§ WRITTEN TASKS
1. Name every web browser that the Bootstrap passage says the framework works with.
2. In the Bootstrap passage, from which version does the framework support responsive web design?

§ SELECTION
++++++++
Bootstrap has been developed in such a way that it can work with all of the latest versions of the Google Chrome, Firefox, Internet Explorer, Opera, and Safari browsers. With very simple operating options and customized builds of Bootstrap’s CSS and JS it becomes very easy to operate.
Bootstrap has been securing the best quality from the start of its journey. From version 2.0, it supports responsive web design by which the adjustment of the layout of a web page occurs dynamically. This is how it is compatible with desktop, tablet, mobile phone devices. In the version 3.0, Bootstrap counts the fast improvements of mobile phones and decides to start a mobile-first designing which has been very popular now-a-days. Releasing some very popular releases of version 3.0 this time Bootstrap are thinking about more features for more flexibility and completeness. This thinking results its brand new version 4.0 alpha release where Sass, a popular CSS preprocessor and Flexbox have been supported. Now Bootstrap is faster than before by using Sass. Finally, Bootstrap is sailing proudly on the sea of competition ensuring common HTML elements, dozens of custom HTML and CSS components, and awesome jQuery plugins. Now Bootstrap is making its own way by encouraging developers to participate in the project on GitHub to make their contributions. We can expect more beautiful releases and versions for these developing steps of Bootstrap.
++++++++
§ Image-based spatial reasoning data
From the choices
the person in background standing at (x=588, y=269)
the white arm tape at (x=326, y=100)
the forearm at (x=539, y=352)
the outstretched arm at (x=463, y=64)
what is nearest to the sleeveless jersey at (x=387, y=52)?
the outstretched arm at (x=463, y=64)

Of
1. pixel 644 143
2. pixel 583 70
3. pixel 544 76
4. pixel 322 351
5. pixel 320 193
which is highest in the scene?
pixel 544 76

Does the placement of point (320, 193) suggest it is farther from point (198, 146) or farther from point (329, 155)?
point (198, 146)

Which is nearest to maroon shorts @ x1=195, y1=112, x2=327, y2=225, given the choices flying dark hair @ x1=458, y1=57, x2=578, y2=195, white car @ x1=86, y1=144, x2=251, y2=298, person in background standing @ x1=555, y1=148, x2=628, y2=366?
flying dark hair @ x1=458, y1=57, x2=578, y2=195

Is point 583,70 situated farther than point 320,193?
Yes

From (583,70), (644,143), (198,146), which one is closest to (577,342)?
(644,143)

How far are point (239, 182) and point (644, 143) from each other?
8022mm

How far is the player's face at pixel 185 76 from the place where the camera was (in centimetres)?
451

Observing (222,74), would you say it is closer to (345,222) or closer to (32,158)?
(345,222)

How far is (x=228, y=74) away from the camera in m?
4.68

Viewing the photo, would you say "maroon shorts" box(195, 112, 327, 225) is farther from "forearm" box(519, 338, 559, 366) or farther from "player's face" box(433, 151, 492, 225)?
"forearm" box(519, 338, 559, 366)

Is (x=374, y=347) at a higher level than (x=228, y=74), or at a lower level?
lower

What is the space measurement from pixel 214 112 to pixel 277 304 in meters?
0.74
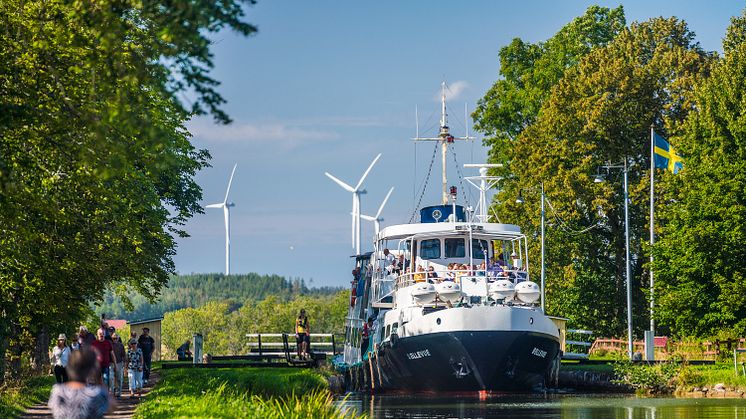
++++++++
§ SOLUTIONS
1. Google Chrome, Firefox, Internet Explorer, Opera, and Safari

2. Version 2.0